Hematopoietic Cell Transplantation for Acute Leukemia and Advanced Myelodysplastic Syndrome in Fanconi Anemia

The presence of acute leukemia or advanced myelodysplastic syndrome (MDS with 5% blasts or more) in Fanconi Anemia (FA) patients is associated with very poor prognosis. The experience of hematopoietic cell transplantation (HCT) in these patients is limited, and the question of pre-transplant chemotherapy remains. We report 21 FA patients with acute myeloid leukemia, acute lymphoblastic leukemia, or advanced MDS who underwent HCT at the University of Minnesota from 1988-2009. 6 patients had biallelic BRCA2 mutations (29%). Median age at transplant was 15.5 years (range 1.1-48.5). 7 patients (33%) received chemotherapy before HCT, with 4 achieving complete remission. HCT conditioning regimen consisted of Cyclophosphamide with either total body irradiation or Busulfan, with the addition of Fludarabine in 13 patients (62%). In vivo T cell depletion with Anti-Thymocyte Globulin was performed in 18 patients (85%), and 11 donor grafts underwent ex vivo T cell depletion (52%). Donor source included HLA-matched sibling (n=3), mismatched related donor (n=1), unrelated marrow (n=12) and unrelated cord blood (n=5). 58% of unrelated donors had at least 1 HLA mismatch. Neutrophil engraftment for the entire cohort was 90%, and 100% for those patients that received Fludarabine. The incidence of acute GVHD was 19% for the entire cohort. 5 year Overall Survival (OS) was 32%, with a relapse rate of 20% (Figure). Of the patients that received Fludarabine, 5 year OS was 38% with a relapse rate of 30%. For the patients with biallelic BRCA2 mutation, 5 year OS was 33% with a relapse rate of 50%.

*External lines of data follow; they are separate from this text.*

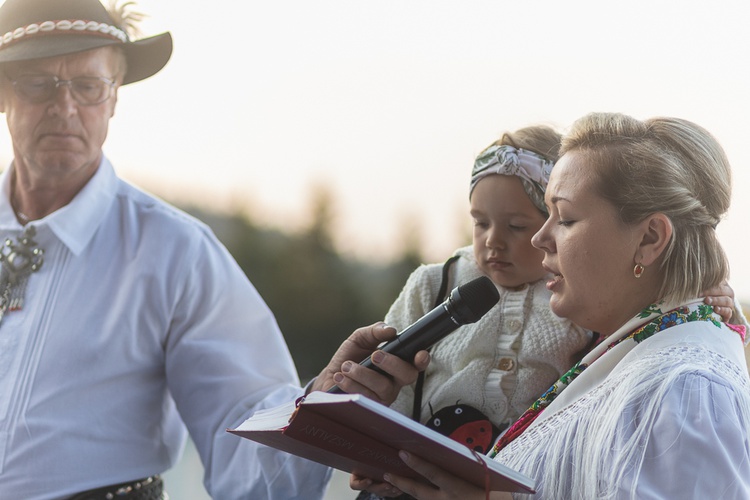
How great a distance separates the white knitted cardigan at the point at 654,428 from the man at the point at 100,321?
0.88 metres

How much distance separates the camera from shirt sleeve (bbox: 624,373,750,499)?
1479 mm

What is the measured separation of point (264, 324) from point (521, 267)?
0.88 meters

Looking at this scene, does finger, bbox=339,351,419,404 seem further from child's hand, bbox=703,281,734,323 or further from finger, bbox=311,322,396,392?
child's hand, bbox=703,281,734,323

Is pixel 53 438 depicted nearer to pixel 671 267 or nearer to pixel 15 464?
pixel 15 464

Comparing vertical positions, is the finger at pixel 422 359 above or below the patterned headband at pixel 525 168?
below

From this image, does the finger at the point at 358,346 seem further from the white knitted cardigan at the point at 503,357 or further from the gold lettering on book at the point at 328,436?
the gold lettering on book at the point at 328,436

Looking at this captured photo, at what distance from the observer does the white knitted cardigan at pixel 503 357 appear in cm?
203

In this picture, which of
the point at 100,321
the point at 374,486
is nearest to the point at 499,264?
the point at 374,486

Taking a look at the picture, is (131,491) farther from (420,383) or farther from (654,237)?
(654,237)

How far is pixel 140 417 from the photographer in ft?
8.32

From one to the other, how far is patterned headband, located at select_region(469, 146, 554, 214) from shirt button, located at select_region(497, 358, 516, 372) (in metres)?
0.35

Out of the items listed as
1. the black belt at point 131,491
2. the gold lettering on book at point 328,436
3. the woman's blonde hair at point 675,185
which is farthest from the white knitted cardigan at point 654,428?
the black belt at point 131,491

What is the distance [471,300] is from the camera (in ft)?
5.59

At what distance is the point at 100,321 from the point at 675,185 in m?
1.60
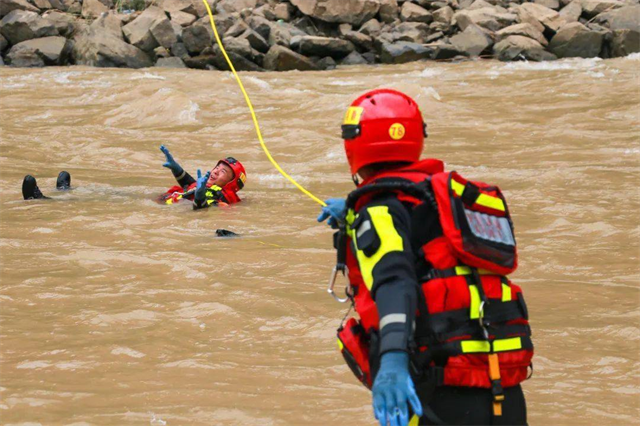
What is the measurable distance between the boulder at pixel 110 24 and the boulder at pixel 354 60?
6.29m

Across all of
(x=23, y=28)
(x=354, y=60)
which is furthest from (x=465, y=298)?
(x=23, y=28)

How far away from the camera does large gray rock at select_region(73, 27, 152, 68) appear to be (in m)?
23.9

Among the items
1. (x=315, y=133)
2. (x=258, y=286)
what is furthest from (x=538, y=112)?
(x=258, y=286)

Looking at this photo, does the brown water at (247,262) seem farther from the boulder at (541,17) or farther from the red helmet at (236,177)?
the boulder at (541,17)

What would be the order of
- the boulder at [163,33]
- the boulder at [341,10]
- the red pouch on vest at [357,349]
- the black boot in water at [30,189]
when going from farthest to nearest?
1. the boulder at [341,10]
2. the boulder at [163,33]
3. the black boot in water at [30,189]
4. the red pouch on vest at [357,349]

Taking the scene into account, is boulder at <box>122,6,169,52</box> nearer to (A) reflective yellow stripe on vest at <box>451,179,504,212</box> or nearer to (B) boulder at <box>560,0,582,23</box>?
(B) boulder at <box>560,0,582,23</box>

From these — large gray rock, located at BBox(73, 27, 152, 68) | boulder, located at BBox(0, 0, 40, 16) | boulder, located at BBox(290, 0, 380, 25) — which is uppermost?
boulder, located at BBox(0, 0, 40, 16)

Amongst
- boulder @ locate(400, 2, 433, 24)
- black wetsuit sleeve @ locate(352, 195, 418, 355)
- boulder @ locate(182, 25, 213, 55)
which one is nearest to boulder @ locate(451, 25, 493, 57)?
boulder @ locate(400, 2, 433, 24)

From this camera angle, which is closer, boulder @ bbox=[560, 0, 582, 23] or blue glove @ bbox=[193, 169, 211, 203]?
blue glove @ bbox=[193, 169, 211, 203]

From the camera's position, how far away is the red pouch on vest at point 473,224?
247 centimetres

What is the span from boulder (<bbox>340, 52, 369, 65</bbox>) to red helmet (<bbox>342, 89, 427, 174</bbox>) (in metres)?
23.5

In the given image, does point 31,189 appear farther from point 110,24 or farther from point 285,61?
point 110,24

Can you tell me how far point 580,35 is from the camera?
2478 cm

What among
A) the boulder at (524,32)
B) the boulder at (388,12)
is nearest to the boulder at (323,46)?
the boulder at (388,12)
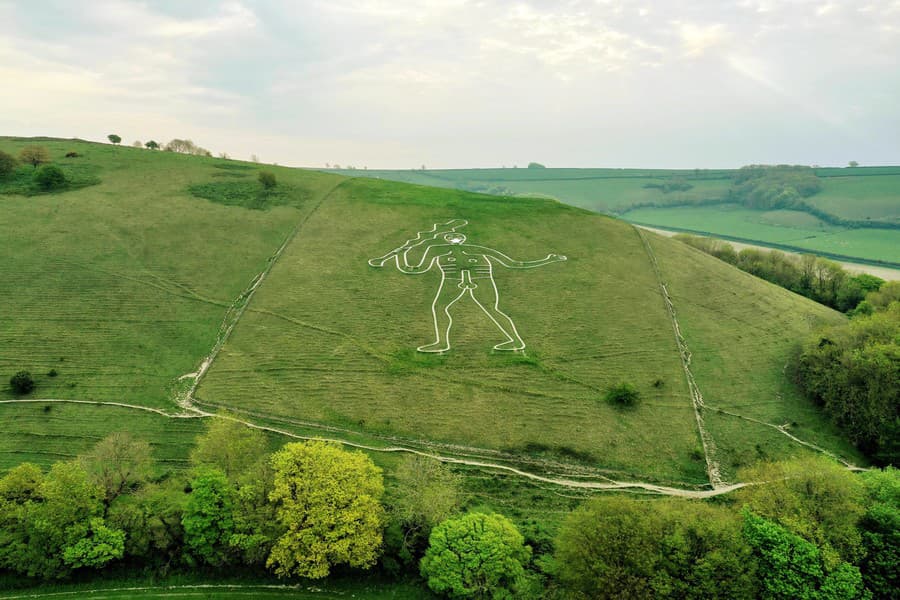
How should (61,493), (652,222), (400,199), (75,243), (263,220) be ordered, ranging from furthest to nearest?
(652,222)
(400,199)
(263,220)
(75,243)
(61,493)

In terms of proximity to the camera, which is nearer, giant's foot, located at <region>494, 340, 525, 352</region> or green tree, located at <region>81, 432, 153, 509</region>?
green tree, located at <region>81, 432, 153, 509</region>

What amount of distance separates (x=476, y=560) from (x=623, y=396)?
25.0 meters

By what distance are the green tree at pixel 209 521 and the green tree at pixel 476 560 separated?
42.1ft

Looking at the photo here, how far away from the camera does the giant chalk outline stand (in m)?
53.8

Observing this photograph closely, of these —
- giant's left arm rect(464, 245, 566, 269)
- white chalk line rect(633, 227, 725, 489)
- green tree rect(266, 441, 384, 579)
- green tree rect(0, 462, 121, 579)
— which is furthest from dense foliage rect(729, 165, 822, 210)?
green tree rect(0, 462, 121, 579)

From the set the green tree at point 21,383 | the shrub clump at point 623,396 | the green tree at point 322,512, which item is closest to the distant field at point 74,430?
the green tree at point 21,383

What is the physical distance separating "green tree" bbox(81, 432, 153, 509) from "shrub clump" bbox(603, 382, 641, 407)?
40.0m

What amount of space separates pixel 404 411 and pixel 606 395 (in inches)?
779

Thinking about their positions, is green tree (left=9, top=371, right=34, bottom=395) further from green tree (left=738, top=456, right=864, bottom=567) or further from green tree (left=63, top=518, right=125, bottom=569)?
green tree (left=738, top=456, right=864, bottom=567)

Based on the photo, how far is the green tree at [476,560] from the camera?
26938 mm

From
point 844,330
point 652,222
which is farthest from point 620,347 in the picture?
point 652,222

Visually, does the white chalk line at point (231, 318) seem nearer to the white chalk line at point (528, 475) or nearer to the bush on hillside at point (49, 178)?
the white chalk line at point (528, 475)

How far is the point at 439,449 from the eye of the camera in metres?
41.8

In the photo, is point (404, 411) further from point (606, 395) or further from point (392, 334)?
point (606, 395)
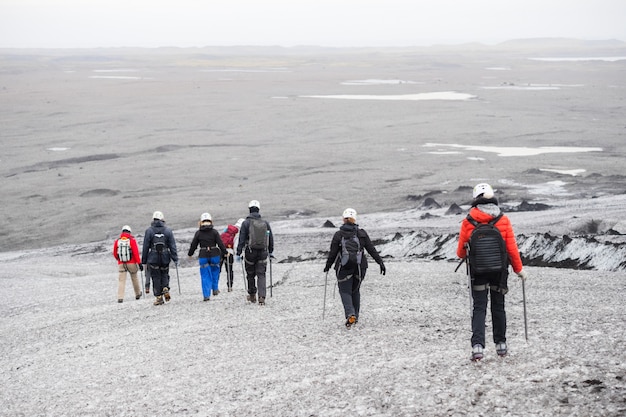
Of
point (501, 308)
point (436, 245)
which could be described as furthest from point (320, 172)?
point (501, 308)

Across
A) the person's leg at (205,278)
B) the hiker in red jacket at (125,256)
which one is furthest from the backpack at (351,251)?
the hiker in red jacket at (125,256)

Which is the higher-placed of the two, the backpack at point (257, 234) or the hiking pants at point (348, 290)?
the backpack at point (257, 234)

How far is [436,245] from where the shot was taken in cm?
1923

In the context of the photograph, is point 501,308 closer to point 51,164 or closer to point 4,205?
point 4,205

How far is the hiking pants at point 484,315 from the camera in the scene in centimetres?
873

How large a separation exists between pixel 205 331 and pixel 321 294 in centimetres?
288

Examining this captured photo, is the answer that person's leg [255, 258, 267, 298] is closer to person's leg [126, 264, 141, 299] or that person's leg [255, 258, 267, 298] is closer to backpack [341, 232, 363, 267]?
backpack [341, 232, 363, 267]

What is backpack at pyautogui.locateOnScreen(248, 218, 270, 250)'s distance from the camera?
13086mm

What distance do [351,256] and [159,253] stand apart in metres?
4.73

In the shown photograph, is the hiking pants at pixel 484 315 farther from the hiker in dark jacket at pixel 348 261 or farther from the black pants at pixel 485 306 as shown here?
the hiker in dark jacket at pixel 348 261

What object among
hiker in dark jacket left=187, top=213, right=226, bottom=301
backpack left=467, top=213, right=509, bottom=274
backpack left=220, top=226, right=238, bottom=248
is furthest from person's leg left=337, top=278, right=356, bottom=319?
backpack left=220, top=226, right=238, bottom=248

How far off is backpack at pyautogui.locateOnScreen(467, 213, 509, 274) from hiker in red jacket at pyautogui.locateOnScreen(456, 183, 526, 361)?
0.22 ft

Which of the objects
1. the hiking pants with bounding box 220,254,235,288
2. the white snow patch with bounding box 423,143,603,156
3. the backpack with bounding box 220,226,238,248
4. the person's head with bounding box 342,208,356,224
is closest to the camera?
the person's head with bounding box 342,208,356,224

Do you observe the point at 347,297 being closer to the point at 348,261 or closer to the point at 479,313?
the point at 348,261
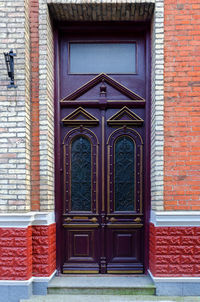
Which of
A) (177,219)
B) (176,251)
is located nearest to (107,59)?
(177,219)

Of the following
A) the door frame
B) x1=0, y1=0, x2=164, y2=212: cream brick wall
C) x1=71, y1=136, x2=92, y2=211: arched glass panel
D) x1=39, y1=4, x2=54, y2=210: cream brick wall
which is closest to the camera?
x1=0, y1=0, x2=164, y2=212: cream brick wall

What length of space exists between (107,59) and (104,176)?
2.02 m

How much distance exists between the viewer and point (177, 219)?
472 centimetres

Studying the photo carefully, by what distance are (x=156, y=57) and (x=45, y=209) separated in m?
2.90

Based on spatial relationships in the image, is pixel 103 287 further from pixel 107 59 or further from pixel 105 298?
pixel 107 59

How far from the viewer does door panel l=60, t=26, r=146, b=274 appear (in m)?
5.33

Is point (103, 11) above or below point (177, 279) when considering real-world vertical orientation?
above

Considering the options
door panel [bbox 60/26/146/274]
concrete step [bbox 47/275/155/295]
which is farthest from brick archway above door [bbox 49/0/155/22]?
concrete step [bbox 47/275/155/295]

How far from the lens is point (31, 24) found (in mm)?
5000

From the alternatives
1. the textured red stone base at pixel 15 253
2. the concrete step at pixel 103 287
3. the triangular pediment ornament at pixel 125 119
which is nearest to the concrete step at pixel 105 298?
the concrete step at pixel 103 287

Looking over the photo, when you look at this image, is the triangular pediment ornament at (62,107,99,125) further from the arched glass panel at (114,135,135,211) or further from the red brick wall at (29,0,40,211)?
the arched glass panel at (114,135,135,211)

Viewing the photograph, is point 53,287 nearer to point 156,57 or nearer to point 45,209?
point 45,209

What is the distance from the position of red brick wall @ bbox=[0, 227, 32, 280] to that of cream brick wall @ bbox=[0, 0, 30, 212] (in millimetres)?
Answer: 344

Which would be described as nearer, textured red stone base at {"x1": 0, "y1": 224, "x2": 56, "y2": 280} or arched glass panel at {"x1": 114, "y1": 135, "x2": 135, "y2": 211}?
textured red stone base at {"x1": 0, "y1": 224, "x2": 56, "y2": 280}
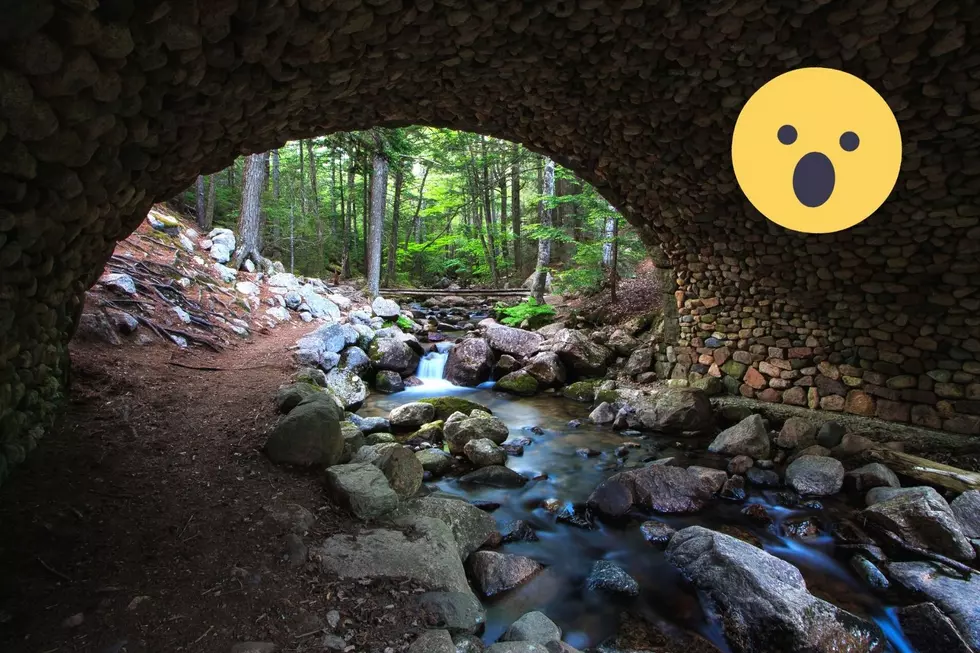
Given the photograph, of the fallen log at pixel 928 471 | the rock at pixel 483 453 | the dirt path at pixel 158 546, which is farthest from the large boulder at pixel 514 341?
the dirt path at pixel 158 546

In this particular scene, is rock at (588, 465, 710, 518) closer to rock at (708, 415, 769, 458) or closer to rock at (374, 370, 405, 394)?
rock at (708, 415, 769, 458)

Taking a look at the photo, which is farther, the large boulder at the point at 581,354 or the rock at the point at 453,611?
the large boulder at the point at 581,354

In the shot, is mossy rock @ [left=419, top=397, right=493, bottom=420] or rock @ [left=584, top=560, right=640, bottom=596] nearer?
rock @ [left=584, top=560, right=640, bottom=596]

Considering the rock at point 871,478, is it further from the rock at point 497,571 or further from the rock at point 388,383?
the rock at point 388,383

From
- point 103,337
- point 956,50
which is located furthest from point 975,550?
point 103,337

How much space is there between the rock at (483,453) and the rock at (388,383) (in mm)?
3130

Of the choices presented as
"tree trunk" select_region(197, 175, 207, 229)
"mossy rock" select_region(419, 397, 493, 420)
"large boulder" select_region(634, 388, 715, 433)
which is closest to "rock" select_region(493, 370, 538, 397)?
"mossy rock" select_region(419, 397, 493, 420)

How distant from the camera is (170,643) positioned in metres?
1.96

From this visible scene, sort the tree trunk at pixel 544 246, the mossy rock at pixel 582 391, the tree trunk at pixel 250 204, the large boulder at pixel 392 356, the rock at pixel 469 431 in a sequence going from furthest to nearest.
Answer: the tree trunk at pixel 544 246 → the tree trunk at pixel 250 204 → the large boulder at pixel 392 356 → the mossy rock at pixel 582 391 → the rock at pixel 469 431

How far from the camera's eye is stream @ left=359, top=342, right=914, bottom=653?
313cm

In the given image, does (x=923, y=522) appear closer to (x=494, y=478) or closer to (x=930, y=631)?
(x=930, y=631)

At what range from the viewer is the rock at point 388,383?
27.3 feet

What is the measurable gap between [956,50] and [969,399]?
3464 millimetres

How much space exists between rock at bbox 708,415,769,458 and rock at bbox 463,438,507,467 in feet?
8.70
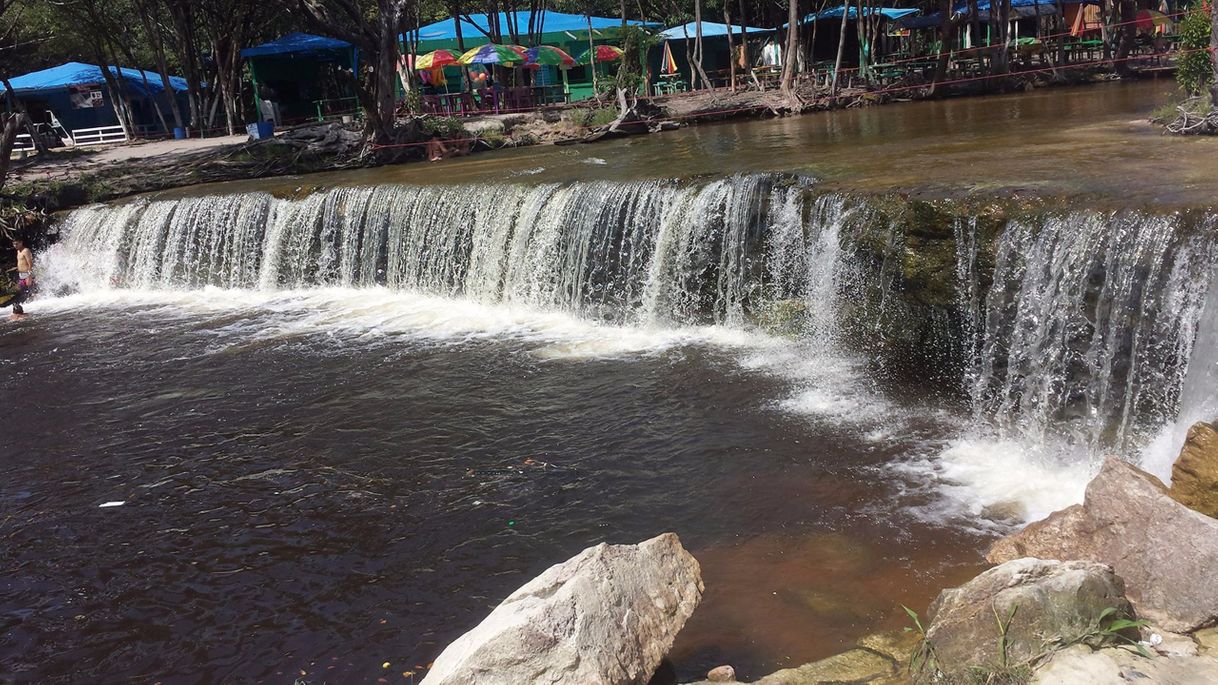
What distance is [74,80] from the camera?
28.6 metres

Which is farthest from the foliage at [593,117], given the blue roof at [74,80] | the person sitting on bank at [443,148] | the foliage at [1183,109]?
the blue roof at [74,80]

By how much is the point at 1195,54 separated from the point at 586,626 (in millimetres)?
11418

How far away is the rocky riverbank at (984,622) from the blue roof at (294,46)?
2609cm

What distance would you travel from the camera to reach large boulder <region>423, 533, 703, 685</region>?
3564 mm

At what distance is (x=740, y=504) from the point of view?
6258 mm

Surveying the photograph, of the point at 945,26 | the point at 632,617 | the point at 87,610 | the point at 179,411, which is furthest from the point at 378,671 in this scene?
the point at 945,26

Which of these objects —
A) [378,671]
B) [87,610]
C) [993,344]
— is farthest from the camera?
[993,344]

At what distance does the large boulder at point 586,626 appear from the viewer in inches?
140

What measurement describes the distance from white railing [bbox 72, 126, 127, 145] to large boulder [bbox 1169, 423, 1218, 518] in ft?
96.6

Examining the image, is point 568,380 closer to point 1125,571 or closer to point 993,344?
point 993,344

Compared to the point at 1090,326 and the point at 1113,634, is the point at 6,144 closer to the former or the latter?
the point at 1090,326

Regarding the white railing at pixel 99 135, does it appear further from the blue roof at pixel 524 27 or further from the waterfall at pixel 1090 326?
the waterfall at pixel 1090 326

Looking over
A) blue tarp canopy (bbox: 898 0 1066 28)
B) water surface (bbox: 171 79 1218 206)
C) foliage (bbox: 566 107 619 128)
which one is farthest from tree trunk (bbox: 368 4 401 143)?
blue tarp canopy (bbox: 898 0 1066 28)

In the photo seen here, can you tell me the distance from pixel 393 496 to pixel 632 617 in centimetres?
334
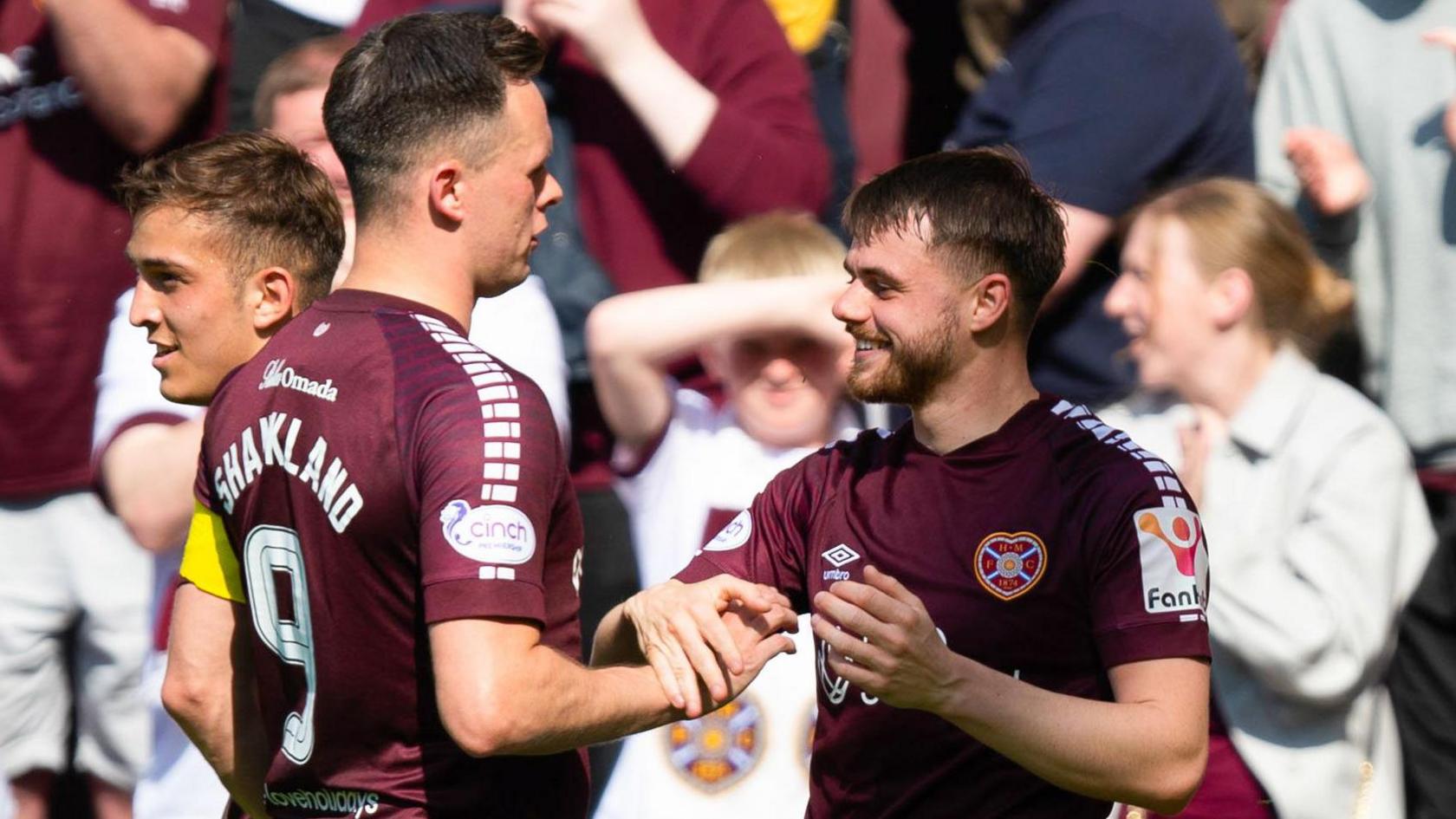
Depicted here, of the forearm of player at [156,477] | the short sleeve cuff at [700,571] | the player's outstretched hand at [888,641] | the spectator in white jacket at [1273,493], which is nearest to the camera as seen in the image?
the player's outstretched hand at [888,641]

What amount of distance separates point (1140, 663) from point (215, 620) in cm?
152

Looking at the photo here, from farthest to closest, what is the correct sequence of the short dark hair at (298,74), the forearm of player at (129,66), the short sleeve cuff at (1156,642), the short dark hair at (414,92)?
the forearm of player at (129,66), the short dark hair at (298,74), the short dark hair at (414,92), the short sleeve cuff at (1156,642)

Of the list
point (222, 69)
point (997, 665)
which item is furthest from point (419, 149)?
point (222, 69)

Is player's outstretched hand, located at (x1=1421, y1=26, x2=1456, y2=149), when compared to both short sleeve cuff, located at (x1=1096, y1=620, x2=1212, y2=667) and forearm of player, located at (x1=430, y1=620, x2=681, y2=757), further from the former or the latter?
forearm of player, located at (x1=430, y1=620, x2=681, y2=757)

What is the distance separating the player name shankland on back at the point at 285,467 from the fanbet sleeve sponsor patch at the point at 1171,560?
1117 mm

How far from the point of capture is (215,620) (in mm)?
3164

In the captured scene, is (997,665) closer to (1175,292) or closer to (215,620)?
(215,620)

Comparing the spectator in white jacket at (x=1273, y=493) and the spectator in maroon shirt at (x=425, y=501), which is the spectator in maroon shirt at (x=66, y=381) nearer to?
the spectator in maroon shirt at (x=425, y=501)

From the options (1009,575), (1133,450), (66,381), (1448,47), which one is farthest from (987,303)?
(66,381)

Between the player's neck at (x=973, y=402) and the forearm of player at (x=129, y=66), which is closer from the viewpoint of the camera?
the player's neck at (x=973, y=402)

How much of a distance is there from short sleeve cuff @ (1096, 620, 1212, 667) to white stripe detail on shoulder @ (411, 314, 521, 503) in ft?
2.87

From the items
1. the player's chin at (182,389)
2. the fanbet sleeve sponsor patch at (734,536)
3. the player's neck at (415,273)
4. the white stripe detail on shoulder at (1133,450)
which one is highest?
the player's neck at (415,273)

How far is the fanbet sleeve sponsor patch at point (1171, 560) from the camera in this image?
2686 mm

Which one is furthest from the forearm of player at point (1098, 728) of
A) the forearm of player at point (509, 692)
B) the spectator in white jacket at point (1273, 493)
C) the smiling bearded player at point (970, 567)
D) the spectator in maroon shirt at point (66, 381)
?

Our study provides evidence for use of HCT with a Fludarabine containing regimen for FA patients with acute leukemia or advanced MDS, who would otherwise have a dismal prognosis. The role of pre-HCT chemotherapy remains unclear, and requires further investigation. BRCA2 patients are a unique subset of FA patients and require tailored therapy to optimize HCT outcomes.